Je traduisis. La fermière se mit à rire. Cooch-Behar, sentencieux, fit un geste digne des meilleurs sorciers d'Haïderabad, cassa la coquille, glissa adroitement un louis dans le blanc, goba l'œuf et, le retournant, fit sonner sur son assiette la pièce de vingt francs.

La fermière leva les bras au plafond.

— Mon ami, poursuivit Cooch-Behar, va gober un œuf, lui aussi, et vous allez voir ce que vous allez voir!

_ II cassa ma coquille et exécuta le même tour de passe-passe. Je gobai l'œuf et le retournai. Il en tomba une pièce de deux sous.

— Vous voyez, conclut Cooch-Behar, mon ami n'est pas aussi riche que moi.

Et la fermière s'en alla, dans un état de stupéfaction avancée.

 

 

Les officiers de l'armée des Indes sont de brillants joueurs de polo; les tournois de Lucknow, de Simla et de Calcutta sont des événements mondains qui chaque année attirent les plus brillants cavaliers de l'Empire.

Après avoir esquissé avec des perches à houblon des passes savantes, Cooch-Behar et moi, nous avions, cet après-midi-là, abrité nos poneys derrière une ferme et nous étions allés reprendre haleine près d'une meule qui servait de poste d'observation à un officier d'artillerie. Les pointeurs de sa batterie s'efforçaient de démolir une redoute, véritable nid de mitrailleuses qui gênaient particulièrement le ... bataillon de Jats.

Nous fûmes rejoints bientôt par mon ami le captain Mac G... et, les canons s'étant tus, nous causâmes polo.
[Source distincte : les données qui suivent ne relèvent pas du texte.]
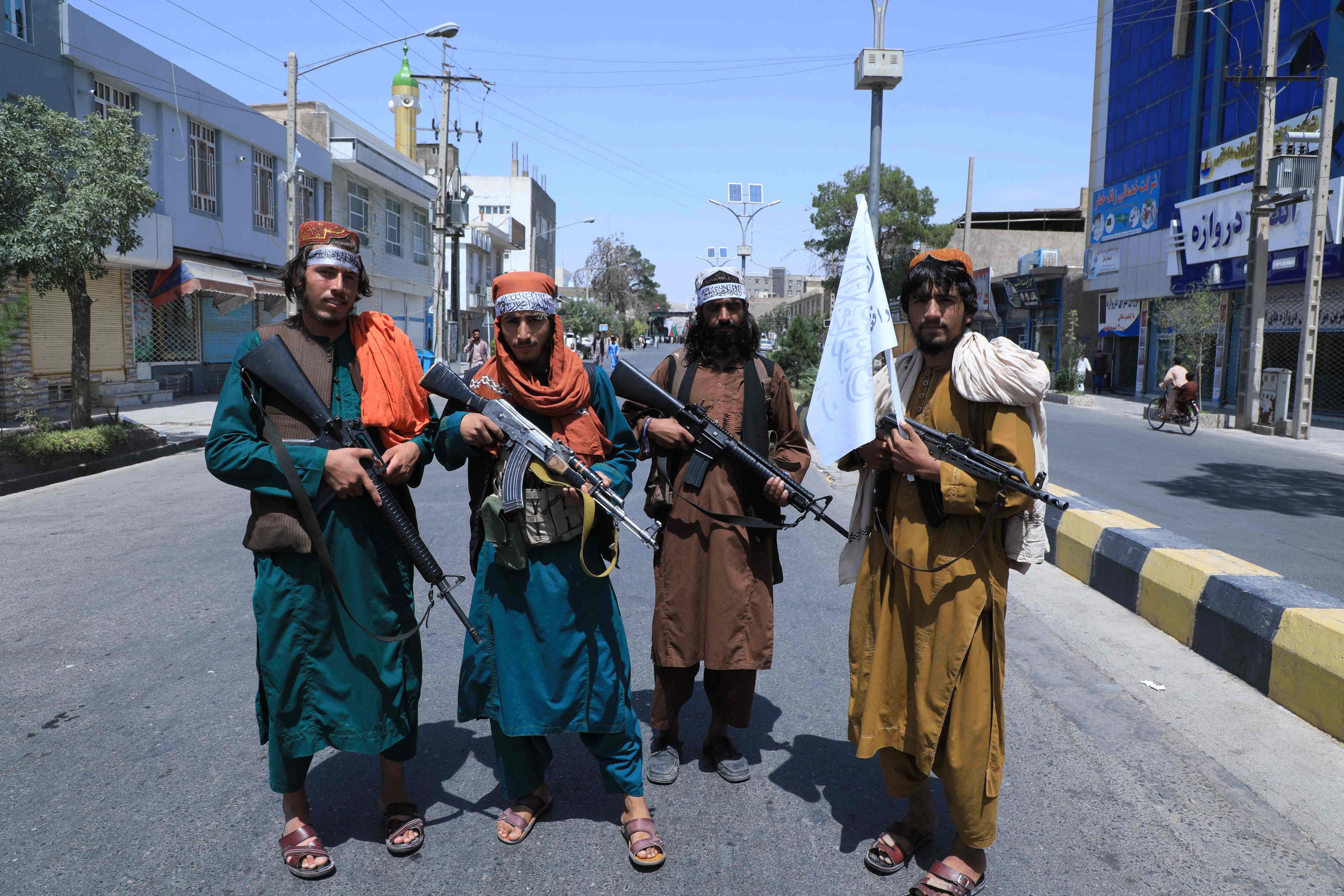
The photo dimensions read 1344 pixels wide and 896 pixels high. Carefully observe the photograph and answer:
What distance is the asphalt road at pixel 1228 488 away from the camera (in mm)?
7316

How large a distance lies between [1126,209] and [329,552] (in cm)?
3357

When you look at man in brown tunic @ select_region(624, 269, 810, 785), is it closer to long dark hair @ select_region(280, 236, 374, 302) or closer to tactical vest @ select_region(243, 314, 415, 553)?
tactical vest @ select_region(243, 314, 415, 553)

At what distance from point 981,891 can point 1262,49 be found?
63.0 ft

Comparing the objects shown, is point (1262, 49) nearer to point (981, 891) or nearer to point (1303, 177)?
point (1303, 177)

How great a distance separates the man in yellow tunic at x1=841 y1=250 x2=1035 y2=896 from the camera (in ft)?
8.52

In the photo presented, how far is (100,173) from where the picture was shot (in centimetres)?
1140

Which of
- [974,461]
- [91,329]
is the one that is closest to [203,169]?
[91,329]

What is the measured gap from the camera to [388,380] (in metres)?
2.76

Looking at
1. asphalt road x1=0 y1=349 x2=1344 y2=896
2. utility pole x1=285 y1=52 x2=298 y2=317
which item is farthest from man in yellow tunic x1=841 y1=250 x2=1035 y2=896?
utility pole x1=285 y1=52 x2=298 y2=317

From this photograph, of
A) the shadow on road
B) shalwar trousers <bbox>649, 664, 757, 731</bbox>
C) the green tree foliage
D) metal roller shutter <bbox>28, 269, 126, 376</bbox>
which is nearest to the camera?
shalwar trousers <bbox>649, 664, 757, 731</bbox>

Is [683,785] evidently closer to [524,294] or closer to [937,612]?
[937,612]

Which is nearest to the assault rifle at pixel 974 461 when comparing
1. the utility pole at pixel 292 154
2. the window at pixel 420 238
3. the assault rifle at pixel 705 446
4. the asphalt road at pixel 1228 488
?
the assault rifle at pixel 705 446

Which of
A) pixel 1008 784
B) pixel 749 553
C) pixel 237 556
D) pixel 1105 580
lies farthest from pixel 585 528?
pixel 237 556

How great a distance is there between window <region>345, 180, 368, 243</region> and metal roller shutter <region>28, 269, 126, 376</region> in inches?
444
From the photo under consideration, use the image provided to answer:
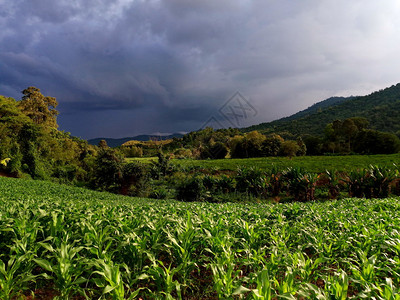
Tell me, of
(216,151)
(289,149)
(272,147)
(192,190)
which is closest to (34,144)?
(192,190)

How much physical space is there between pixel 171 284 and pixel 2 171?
31.7 m

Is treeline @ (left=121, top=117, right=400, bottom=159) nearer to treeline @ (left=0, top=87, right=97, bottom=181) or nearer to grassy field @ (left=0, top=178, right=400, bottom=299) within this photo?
treeline @ (left=0, top=87, right=97, bottom=181)

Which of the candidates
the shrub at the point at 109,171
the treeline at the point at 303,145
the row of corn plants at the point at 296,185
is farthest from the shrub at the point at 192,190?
the treeline at the point at 303,145

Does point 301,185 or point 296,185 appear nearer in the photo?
point 301,185

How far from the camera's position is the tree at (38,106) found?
103ft

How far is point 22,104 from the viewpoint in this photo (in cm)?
3112

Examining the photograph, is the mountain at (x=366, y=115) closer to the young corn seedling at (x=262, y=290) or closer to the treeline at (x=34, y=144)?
the treeline at (x=34, y=144)

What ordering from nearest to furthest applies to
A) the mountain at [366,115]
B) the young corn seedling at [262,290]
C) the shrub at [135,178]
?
the young corn seedling at [262,290] → the shrub at [135,178] → the mountain at [366,115]

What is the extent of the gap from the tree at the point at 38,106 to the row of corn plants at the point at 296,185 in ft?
88.5

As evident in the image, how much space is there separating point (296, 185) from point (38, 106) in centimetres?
3471

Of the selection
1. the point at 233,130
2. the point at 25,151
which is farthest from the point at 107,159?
the point at 233,130

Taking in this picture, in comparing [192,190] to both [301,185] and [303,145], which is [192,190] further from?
[303,145]

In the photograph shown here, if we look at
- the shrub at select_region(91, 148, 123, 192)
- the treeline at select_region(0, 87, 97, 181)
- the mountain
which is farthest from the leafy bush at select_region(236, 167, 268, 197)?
the mountain

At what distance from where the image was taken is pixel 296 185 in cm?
1394
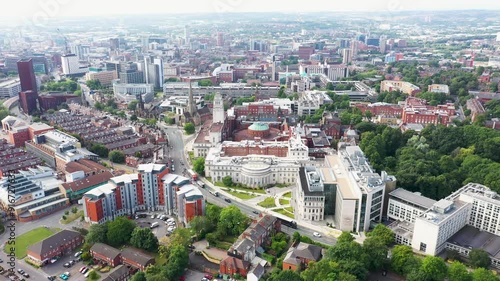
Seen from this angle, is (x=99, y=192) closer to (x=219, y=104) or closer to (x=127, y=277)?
(x=127, y=277)

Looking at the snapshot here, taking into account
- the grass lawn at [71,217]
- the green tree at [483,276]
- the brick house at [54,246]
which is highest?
the green tree at [483,276]

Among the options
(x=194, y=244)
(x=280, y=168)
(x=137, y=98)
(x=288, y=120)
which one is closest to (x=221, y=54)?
(x=137, y=98)

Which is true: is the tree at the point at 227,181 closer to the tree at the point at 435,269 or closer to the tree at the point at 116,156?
the tree at the point at 116,156

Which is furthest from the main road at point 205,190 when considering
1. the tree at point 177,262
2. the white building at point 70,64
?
the white building at point 70,64

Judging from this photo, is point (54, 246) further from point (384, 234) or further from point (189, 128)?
point (189, 128)

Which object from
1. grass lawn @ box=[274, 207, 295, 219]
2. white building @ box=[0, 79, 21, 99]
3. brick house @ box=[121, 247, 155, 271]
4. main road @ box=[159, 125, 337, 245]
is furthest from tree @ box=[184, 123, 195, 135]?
white building @ box=[0, 79, 21, 99]
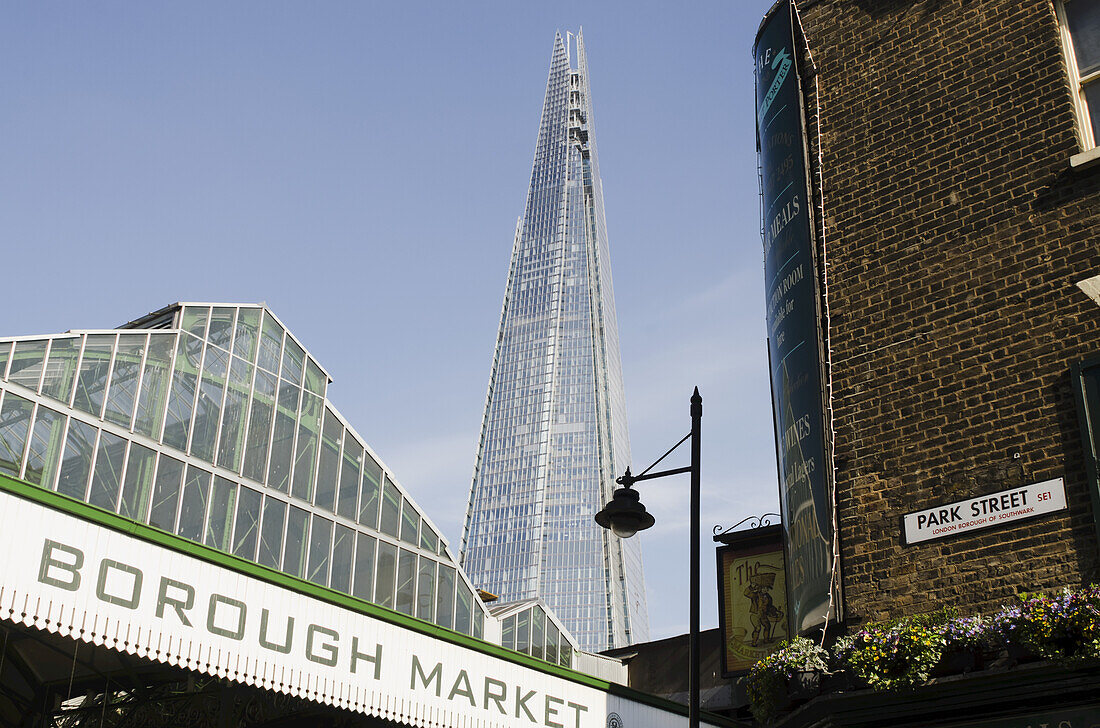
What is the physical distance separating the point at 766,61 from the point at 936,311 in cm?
579

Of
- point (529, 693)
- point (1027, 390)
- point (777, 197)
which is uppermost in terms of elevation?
point (777, 197)

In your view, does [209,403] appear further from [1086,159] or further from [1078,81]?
[1086,159]

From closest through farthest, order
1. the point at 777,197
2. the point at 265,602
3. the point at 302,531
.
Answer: the point at 265,602 → the point at 777,197 → the point at 302,531

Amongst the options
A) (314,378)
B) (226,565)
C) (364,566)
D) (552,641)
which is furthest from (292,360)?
(226,565)

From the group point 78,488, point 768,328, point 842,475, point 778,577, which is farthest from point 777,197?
point 78,488

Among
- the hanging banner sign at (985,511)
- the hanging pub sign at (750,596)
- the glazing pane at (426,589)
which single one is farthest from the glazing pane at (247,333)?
the hanging banner sign at (985,511)

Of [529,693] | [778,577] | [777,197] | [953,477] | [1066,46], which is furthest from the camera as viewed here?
[778,577]

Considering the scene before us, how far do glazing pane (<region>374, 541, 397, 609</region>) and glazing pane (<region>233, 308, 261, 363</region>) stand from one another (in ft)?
22.2

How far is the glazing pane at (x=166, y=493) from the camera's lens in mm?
26016

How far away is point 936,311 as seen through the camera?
537 inches

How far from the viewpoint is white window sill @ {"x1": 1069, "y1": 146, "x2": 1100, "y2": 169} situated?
12.5 m

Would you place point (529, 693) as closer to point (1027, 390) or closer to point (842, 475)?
point (842, 475)

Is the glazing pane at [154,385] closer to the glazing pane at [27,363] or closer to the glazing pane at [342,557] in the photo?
the glazing pane at [27,363]

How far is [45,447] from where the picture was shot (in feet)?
78.8
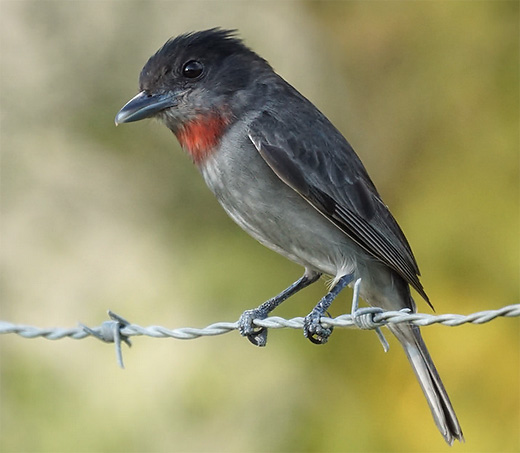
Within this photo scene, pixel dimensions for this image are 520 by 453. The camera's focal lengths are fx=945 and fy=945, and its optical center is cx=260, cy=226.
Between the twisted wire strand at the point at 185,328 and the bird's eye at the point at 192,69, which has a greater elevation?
the bird's eye at the point at 192,69

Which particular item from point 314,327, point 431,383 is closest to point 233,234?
point 431,383

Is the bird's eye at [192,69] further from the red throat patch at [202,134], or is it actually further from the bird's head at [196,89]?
the red throat patch at [202,134]

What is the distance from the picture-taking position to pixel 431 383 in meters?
4.88

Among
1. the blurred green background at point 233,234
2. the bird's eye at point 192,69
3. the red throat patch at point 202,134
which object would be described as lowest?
the blurred green background at point 233,234

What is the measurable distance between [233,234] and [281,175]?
11.2ft

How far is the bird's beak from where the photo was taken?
190 inches

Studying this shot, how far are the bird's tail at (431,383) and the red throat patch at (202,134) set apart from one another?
1341 mm

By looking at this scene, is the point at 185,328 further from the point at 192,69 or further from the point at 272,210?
the point at 192,69

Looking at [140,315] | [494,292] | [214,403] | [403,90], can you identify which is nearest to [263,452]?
[214,403]

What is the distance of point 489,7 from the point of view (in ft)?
26.4

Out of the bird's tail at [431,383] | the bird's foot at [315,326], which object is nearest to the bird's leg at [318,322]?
the bird's foot at [315,326]

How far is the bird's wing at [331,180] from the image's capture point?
4633 millimetres

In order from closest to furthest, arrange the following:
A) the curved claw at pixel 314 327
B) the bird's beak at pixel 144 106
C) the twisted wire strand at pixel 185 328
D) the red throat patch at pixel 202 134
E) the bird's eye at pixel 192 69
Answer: the twisted wire strand at pixel 185 328 → the curved claw at pixel 314 327 → the red throat patch at pixel 202 134 → the bird's beak at pixel 144 106 → the bird's eye at pixel 192 69

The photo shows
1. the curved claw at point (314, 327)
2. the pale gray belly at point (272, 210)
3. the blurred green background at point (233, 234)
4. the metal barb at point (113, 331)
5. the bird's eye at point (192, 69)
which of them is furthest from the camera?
the blurred green background at point (233, 234)
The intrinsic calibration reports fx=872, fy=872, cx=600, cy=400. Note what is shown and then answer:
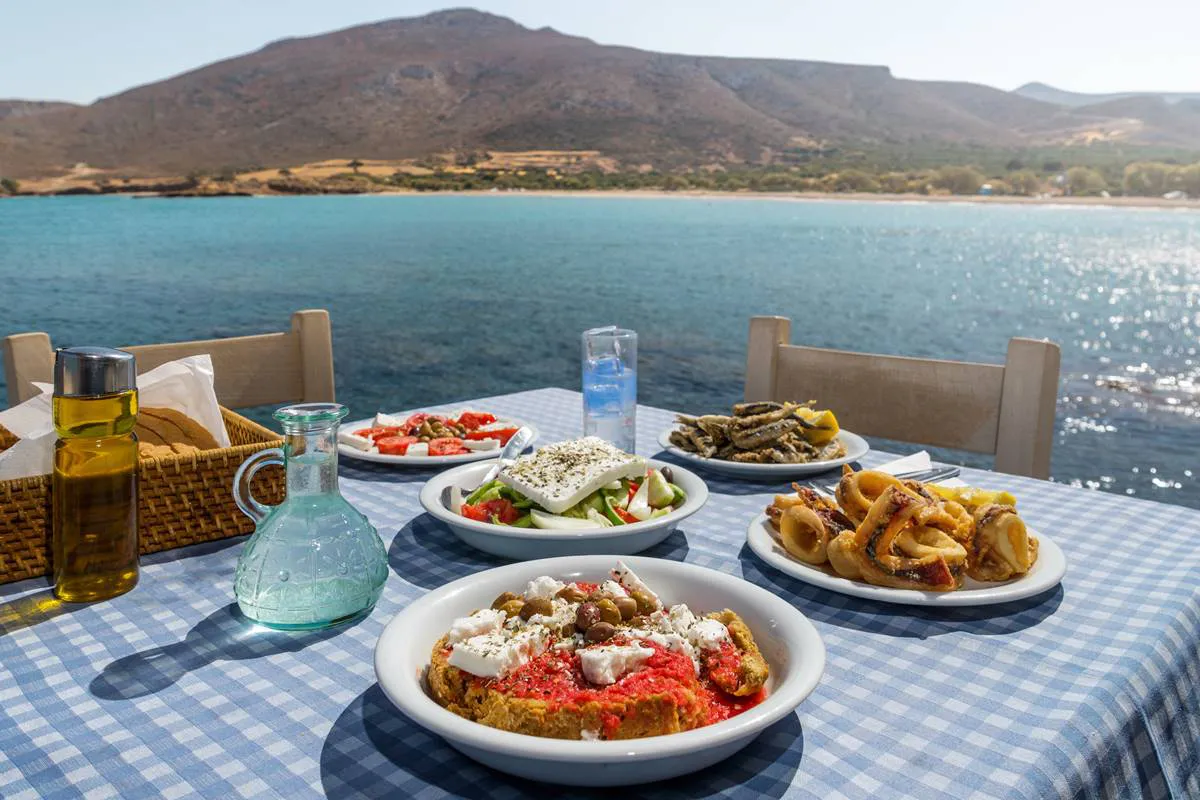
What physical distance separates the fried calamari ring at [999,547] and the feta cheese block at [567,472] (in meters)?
0.46

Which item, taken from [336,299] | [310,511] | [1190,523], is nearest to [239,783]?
[310,511]

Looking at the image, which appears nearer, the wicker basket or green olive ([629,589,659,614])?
green olive ([629,589,659,614])

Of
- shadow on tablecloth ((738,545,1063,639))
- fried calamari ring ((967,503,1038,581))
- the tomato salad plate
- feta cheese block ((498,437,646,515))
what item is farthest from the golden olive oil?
fried calamari ring ((967,503,1038,581))

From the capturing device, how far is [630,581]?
889 mm

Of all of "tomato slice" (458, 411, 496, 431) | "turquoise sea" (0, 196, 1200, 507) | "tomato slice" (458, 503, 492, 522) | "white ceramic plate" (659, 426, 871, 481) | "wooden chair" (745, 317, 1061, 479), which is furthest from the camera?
"turquoise sea" (0, 196, 1200, 507)

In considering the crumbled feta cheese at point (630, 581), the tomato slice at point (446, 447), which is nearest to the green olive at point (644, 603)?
the crumbled feta cheese at point (630, 581)

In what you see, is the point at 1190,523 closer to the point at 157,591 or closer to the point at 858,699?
the point at 858,699

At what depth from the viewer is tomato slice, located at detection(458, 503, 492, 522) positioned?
4.00 ft

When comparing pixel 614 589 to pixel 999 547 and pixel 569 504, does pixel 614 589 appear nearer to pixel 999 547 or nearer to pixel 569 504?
pixel 569 504

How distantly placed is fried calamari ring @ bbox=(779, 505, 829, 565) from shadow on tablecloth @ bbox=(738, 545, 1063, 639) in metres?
0.04

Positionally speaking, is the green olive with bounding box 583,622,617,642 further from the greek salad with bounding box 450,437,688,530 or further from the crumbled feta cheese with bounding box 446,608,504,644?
the greek salad with bounding box 450,437,688,530

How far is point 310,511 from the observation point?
953 mm

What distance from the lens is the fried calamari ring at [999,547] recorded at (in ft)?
3.49

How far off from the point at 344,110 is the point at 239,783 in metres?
49.7
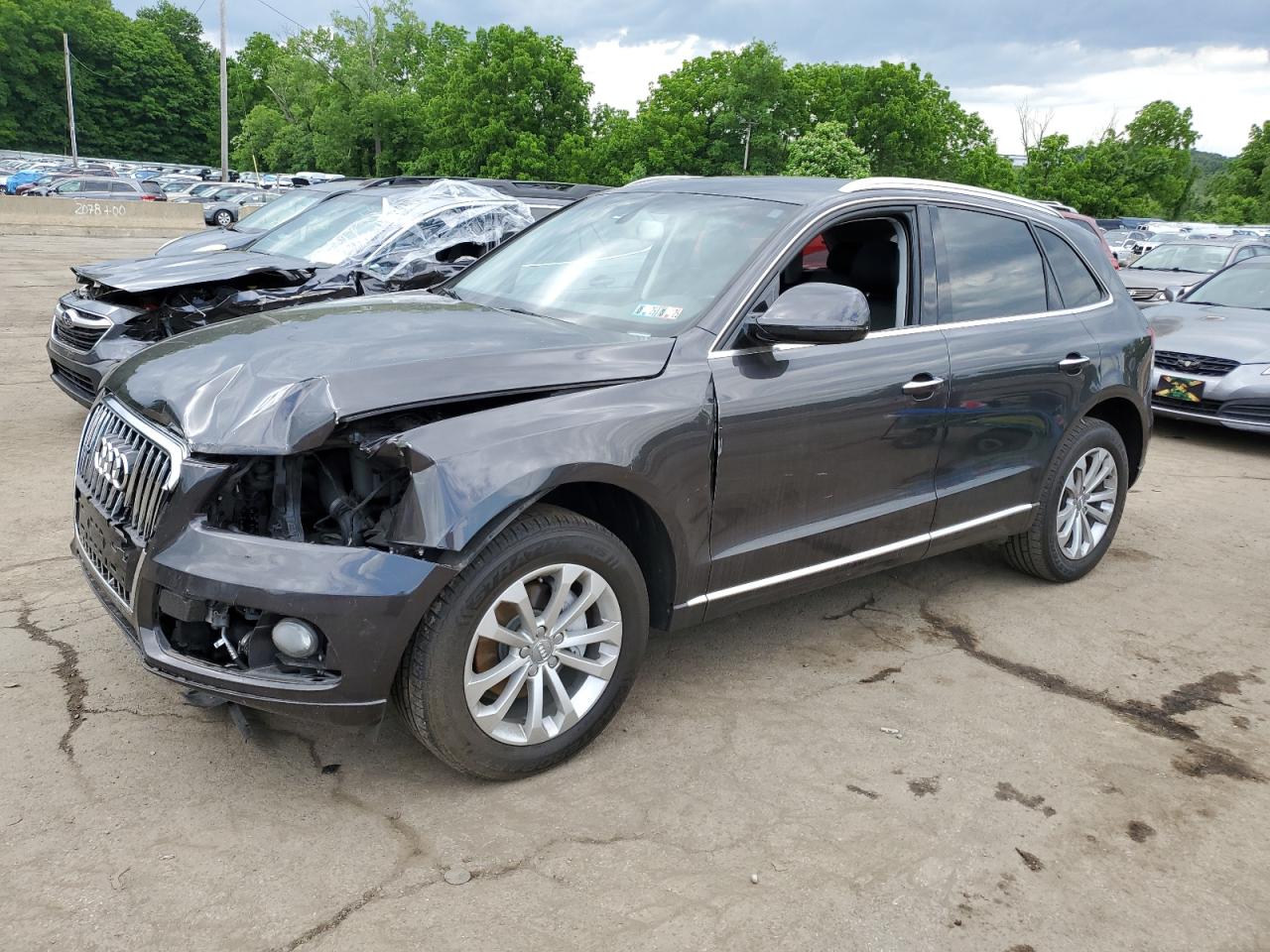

— Quand j'étais au...e lanciers du Bengale, me conta Mac G..., nous avions dans notre équipe de polo un cavalier indien nommé Hera-Singh, dont l'adresse était merveilleuse. En vérité cet Hera-Singh avait la réputation d'être le meilleur joueur du monde. Aux tournois annuels, nous battions toujours l'équipe du maharajah de Patiala et ce prince en était fort marri. Il offrit de fortes sommes à Hera-Singh qui refusa de jouer pour lui. Pourtant, son congé terminé, notre cavalier nous quitta et nous le perdîmes de vue. Quelques années plus tard au meeting de Lucknow, nous ne fûmes pas peu surpris de reconnaître, parmi nos adversaires de l'équipe Patiala, notre Hera-Singh qui naturellement nous battit. Après le combat, il vint nous voir à notre mess et quel ne fut pas notre étonne-ment de voir entrer Hera-Singh vêtu d'un resplendissant uniforme de prince de légende. Il nous donna en riant l'explication du mystère. Le maharajah, pour le décider à défendre ses couleurs, avait nommé d'emblée l'ex-cavalier de 2e classe, colonel de ses propres lanciers.